THE PROBLEM: Leave out any picture and return the remaining listing below exactly as given.

EXTRACTED RECORDS:
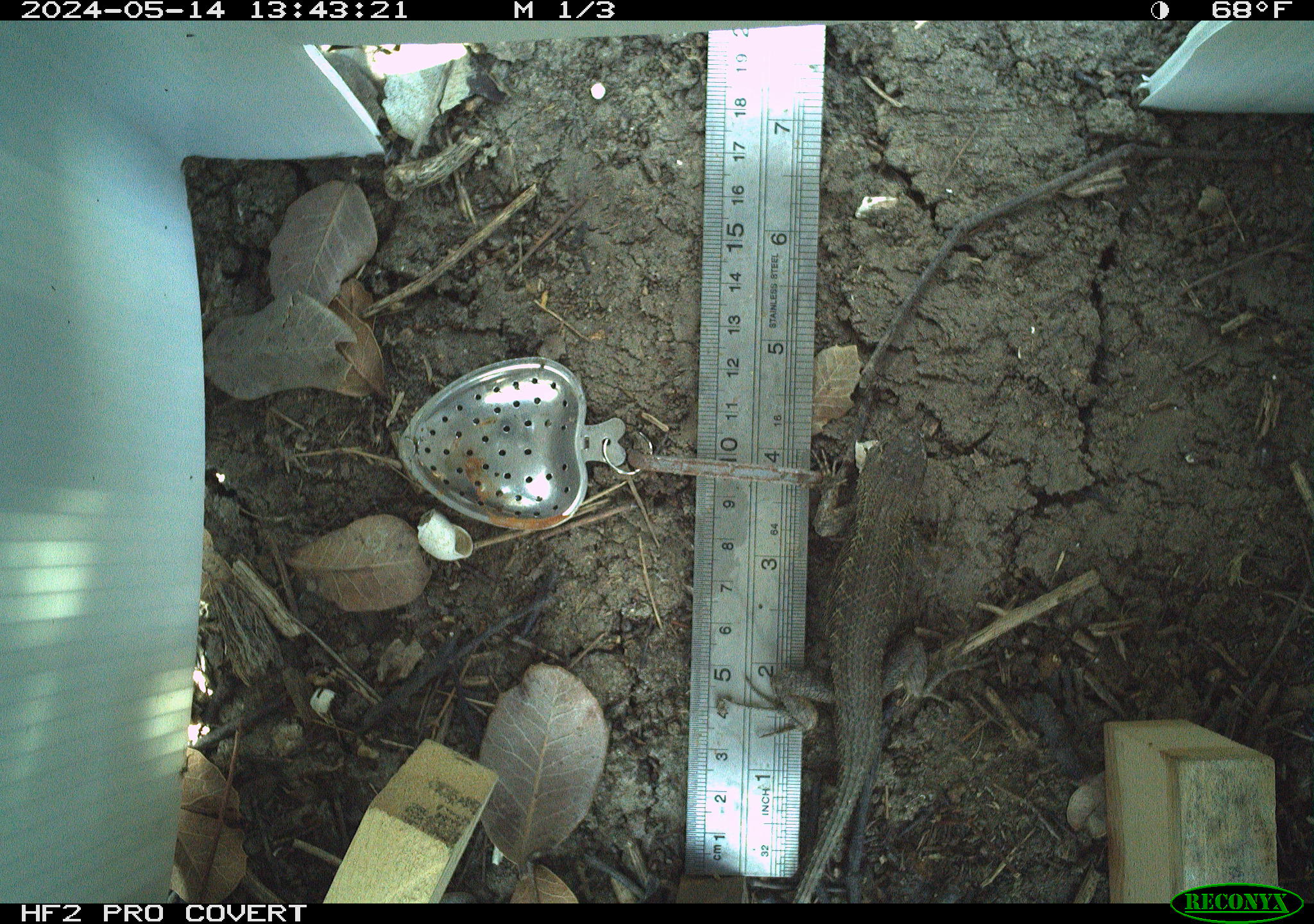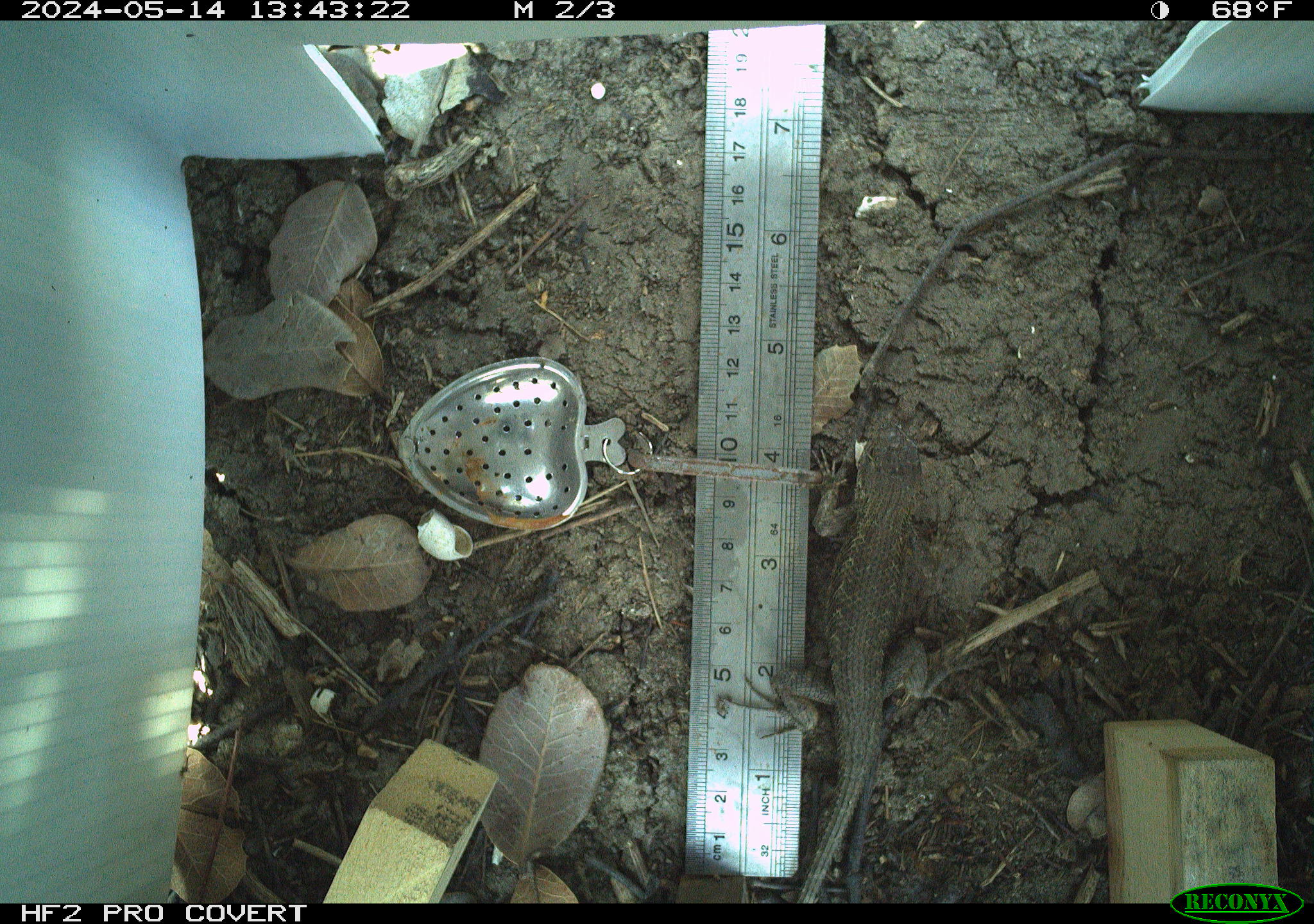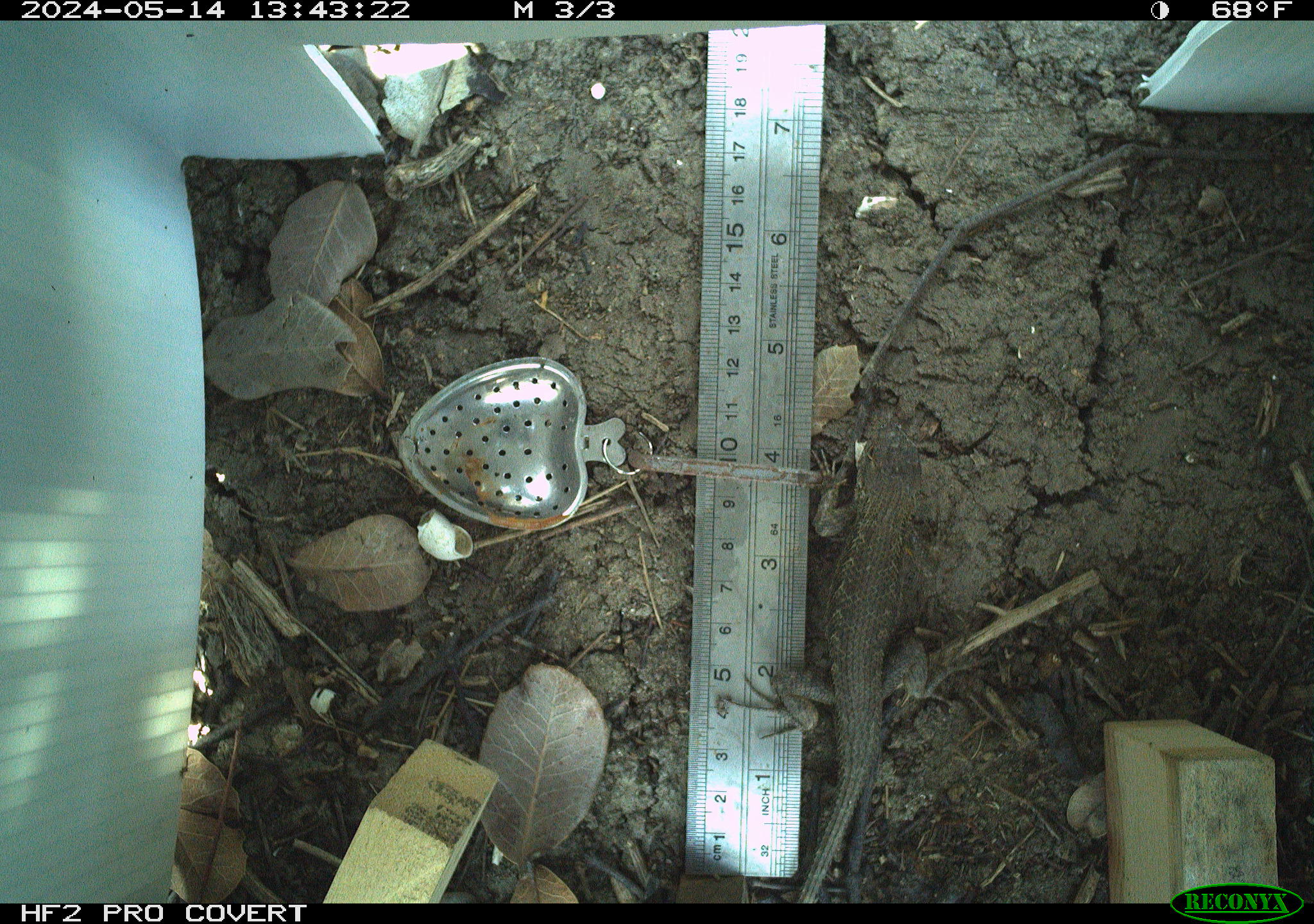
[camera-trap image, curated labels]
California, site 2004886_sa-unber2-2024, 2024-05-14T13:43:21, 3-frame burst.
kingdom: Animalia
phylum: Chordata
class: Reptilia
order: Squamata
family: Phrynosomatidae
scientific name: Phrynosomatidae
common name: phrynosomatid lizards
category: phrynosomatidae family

TASK ANSWER:
[camera-trap image, curated labels]
California, site 2004886_sa-unber2-2024, 2024-05-14T13:43:21, 3-frame burst.
kingdom: Animalia
phylum: Chordata
class: Reptilia
order: Squamata
family: Phrynosomatidae
scientific name: Phrynosomatidae
common name: phrynosomatid lizards
category: phrynosomatidae family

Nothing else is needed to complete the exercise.